(Lesetext)
★ ★ ★ ★ ★ ★ ★

Ich bin auf der herrlichen Rodelbahn zur Gogles-Alm hoch über dem Pillersattel im Tiroler Oberland unterwegs. Zuerst geht es durch recht dichte Waldbestände. Fichten, Tannen, später dann zusehends mehr Lärchen und kurz vor der Alm, wo der Wald in lockere Bestände und einzelne Bäume ausläuft, gesellen sich noch Zirben dazu. Eine typische, abwechslungsreiche Almlandschaft erfreut meine Augen.
Nach einer halben Stunde Gehweg komme ich an folgendem Schild vorbei:
Eine „Wildruhezone“ mit der klaren Aufforderung, das entsprechend ausgewiesene Gebiet im Winter nicht zu betreten. Das Land Tirol, der Tiroler Jägerverband und die ansässigen Tourismusverbände „bitten“ mit Nachdruck um Verständnis für das Ruhebedürfnis von Bambi und Co. Reh- und Rotwild haben’s schwer genug in der kalten Jahreszeit. Diese „Einschränkung“ sollte uns Freiluft-Enthusiasten doch zumutbar sein, denke ich.
Und weiter gehen meine Gedanken. Meine vielen Begegnungen mit Jägern und Forstverantwortlichen während meiner Almsommer fallen mir ein. Wie bereichernd diese Gespräche für mich waren und wie sie meine Außensicht auf die Koexistenz von Jagd-Forst und Alm-Bewirtschaftern auf demselben Raum verändert haben. War ich vor diesen Begegnungen doch davon ausgegangen, dass massive Interessenkonflikte das Verhältnis dieser Bewirtschafter belasten, so wurde mir immer öfter klar, dass hier keine unauflösliche Konkurrenzsituation vorliegt, zumindest nicht vorliegen muss, sondern vielmehr das Gegenteil der Fall ist.

★ ★ ★ ★ ★ ★ ★

(Vorliegende Einträge)
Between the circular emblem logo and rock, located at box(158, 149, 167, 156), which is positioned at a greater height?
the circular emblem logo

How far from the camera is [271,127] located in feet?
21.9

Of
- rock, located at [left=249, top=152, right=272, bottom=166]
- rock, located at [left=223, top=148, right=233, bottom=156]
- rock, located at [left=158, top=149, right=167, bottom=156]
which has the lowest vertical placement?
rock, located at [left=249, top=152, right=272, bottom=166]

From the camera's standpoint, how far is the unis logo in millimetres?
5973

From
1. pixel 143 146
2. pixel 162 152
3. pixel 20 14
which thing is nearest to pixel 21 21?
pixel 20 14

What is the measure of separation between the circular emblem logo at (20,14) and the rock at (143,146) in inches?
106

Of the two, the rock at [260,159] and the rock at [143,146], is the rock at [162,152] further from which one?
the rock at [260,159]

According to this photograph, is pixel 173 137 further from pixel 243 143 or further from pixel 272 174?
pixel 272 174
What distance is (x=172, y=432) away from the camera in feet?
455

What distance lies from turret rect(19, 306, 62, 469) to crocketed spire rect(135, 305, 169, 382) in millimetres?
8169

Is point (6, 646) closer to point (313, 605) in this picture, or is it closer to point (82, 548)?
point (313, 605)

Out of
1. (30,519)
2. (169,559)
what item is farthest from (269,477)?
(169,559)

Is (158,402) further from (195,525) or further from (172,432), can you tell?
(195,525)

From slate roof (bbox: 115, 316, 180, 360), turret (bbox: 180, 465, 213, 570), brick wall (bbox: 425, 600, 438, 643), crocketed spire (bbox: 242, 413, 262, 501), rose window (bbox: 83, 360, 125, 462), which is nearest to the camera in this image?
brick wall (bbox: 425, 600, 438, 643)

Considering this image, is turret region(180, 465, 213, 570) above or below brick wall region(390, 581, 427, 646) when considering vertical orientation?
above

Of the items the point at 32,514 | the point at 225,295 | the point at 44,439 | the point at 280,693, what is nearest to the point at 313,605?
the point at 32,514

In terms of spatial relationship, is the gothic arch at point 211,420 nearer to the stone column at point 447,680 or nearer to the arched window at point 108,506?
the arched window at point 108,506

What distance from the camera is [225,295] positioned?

★ ★ ★ ★ ★ ★ ★

(Aufgaben)
1 > Beantworte die folgenden Fragen zum Text über den Weg zur Gogles-Alm knapp.
(a) Welche Baumart gesellt sich kurz vor der Alm noch dazu?
(b) Nach wie viel Gehzeit kommt das Schild in Sicht?
(c) Wer bittet mit Nachdruck um Verständnis für das Ruhebedürfnis des Wildes?
2 > Setze den Text über den Weg zur Gogles-Alm im Anschluss an seinen letzten Satz fort.

(Antworten)
1 >
(a) Zirben.
(b) Nach einer halben Stunde.
(c) Das Land Tirol, der Tiroler Jägerverband und die ansässigen Tourismusverbände.

2 >
Die vermeintliche Nahrungskonkurrenz zwischen Wild- und Nutztieren stellt sich in der Praxis oft als Synergie heraus. Zunächst bietet das „Ökosystem Alm“ aufgrund seiner Vielfalt zahlreichen Wildtieren Lebensraum. Dieses Ökosystem wurde aber teilweise erst durch Bewirtschaftung geschaffen. Auch wenn wir Wild mit Wald assoziieren, so ist ein dichter, geschlossener Wald für das Wild zwar als Ruhe- und Schutzzone wichtig, aber „zum Fressen gern“ haben unsere Wildtiere den (ausgewachsenen) Wald nicht unbedingt – zumindest so lange sie bessere Alternativen finden. Genau auf diesen Flächen aber grasen auch Kuh und Co. und halten sie dadurch für die Nutzung durch ihre wilden Kollegen aus dem Reich der Wiederkäuer frei. Andernfalls würden all diese Flächen verbuschen und später verwalden.
Mir ist schon klar, dass die hier geschilderte synergetische bis symbiotische Beziehung zwischen Alm-, Jagd- und Forstwirtschaft nicht von allen so gesehen und gehandhabt wird. Es gibt Konflikte, es gibt Streitereien.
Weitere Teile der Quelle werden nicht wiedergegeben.